If you want good quality wood and thin too, look into the JK Adams boards. Not butcher block and not end grain but a classic board from a well respected company. Mine (Take 2 line) has been lasting forever.

https://jkadams.com/


----------



## foody518 (Aug 6, 2015)

That jkadams link above looks good. Additionally it looks like top chop butcher block site has 3/4 inch end grain boards as well, starting at 18x12 inch. I mainly cut for one as well but get melon fruits a lot so the 24x18x2" board I have works well


----------



## rick alan (Nov 15, 2012)

DON"T buy end grain unless it is about 1.5" thick for an 18x12, it needs thickness to prevent splitting. You could also consider the new soft polymer boards like Sani-Tuf. Apparently they are selling cheap now, and in 18x24, a fantastic deal compared to what they were selling for. These soft poly's are also very easy on knives.
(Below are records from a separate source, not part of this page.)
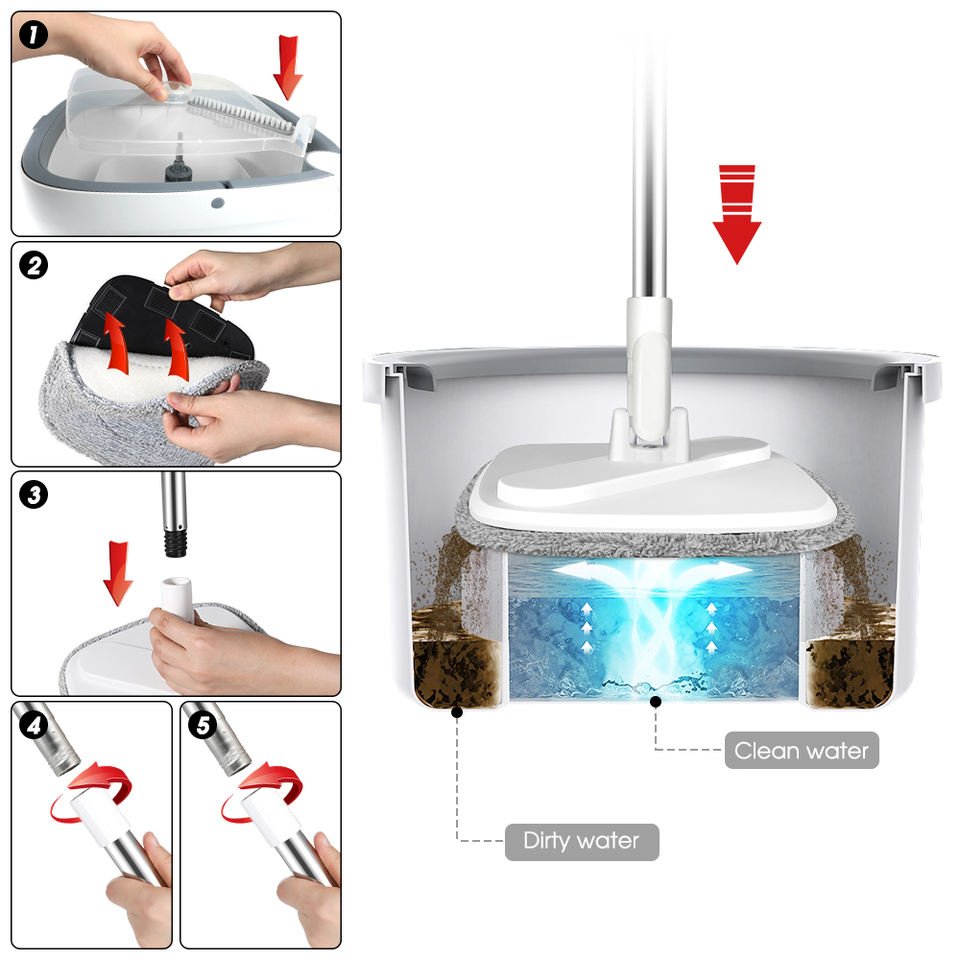 1

2

3

4

5

Clean water

Dirty water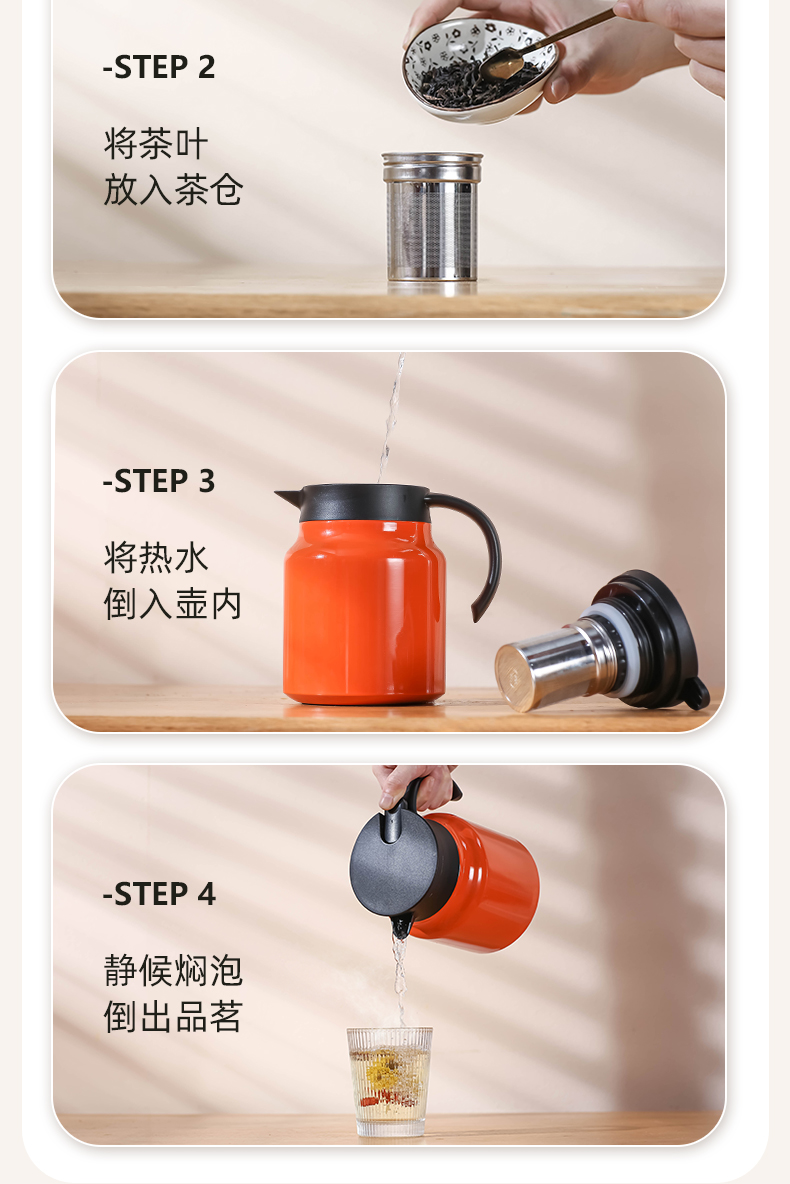 -STEP 2

将茶叶
放入茶仓

-STEP 3

将热水
倒入壶内

-STEP 4

静候焖泡
倒出品茗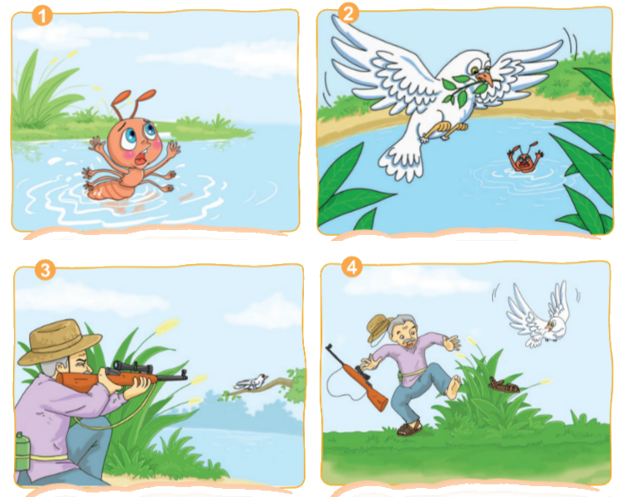 1

2

3

4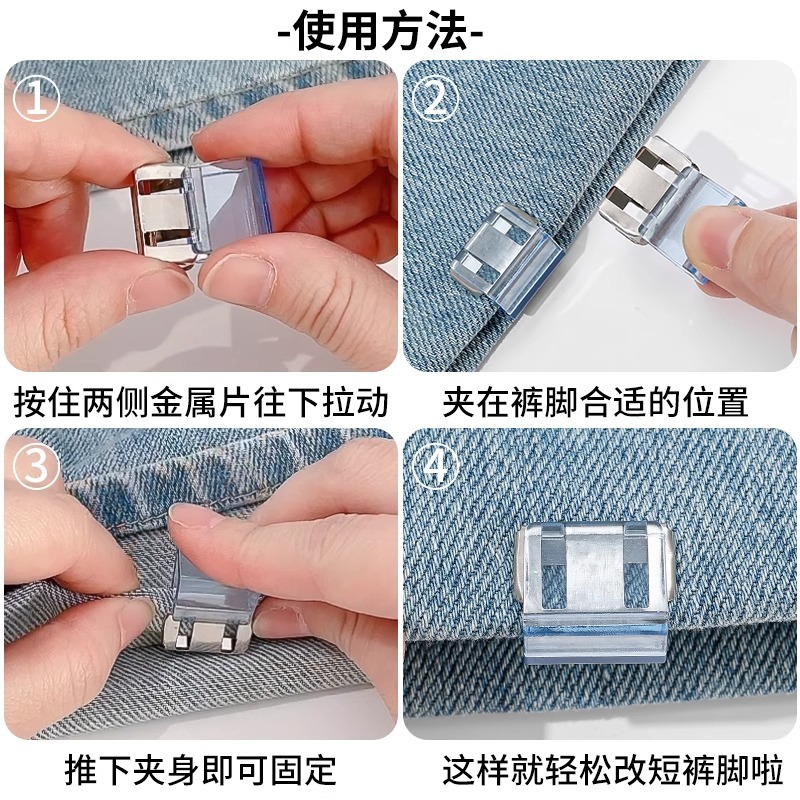 -使用方法-

①

按住两侧金属片往下拉动

②

夹在裤脚合适的位置

③

推下夹身即可固定

④

这样就轻松改短裤脚啦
https://www.katom.com/195-161331.ht...&zmam=29342707&zmas=1&zmac=26&zmap=195-161331

Rick


----------



## pirendeus (Apr 1, 2016)

Upgrade board picks: 
Mass produced: john boos (available at the normal suspects.)
Artisan-crafted (and a really nice and helpful guy): theboardsmith.com


----------



## rick alan (Nov 15, 2012)

Boos is good but does not stand by their product all that well, BoardSmith is simply the best.

Rick


----------



## duckfat (Aug 7, 2008)

Boardsmith was sold so that product seems to have changed to some degree. I'd say 2" thick minimum for end grain. I've have had multiple 3" thick Boos board split but hey they are easy to get and easy to return if you buy from a vendor with a good return policy. Overstock used to carry MMB boards from time to time at a great price.


----------



## rick alan (Nov 15, 2012)

Dave was very picky when he sold his name.  Texas Artisans were already making great boards when Dave turned things over to them, along with his "trade secrets."


----------



## millionsknives (Apr 25, 2014)

They are very nice boards but way out of my price range. You can get this on the more budget friendly end and it should last a long long time if you maintain it


----------



## foody518 (Aug 6, 2015)

Bought one of those ~$50 MMB boards off Amazon earlier this year as a gift for a friend... a little bit of sanding smooth and lots of oil and it's holding up quite well


----------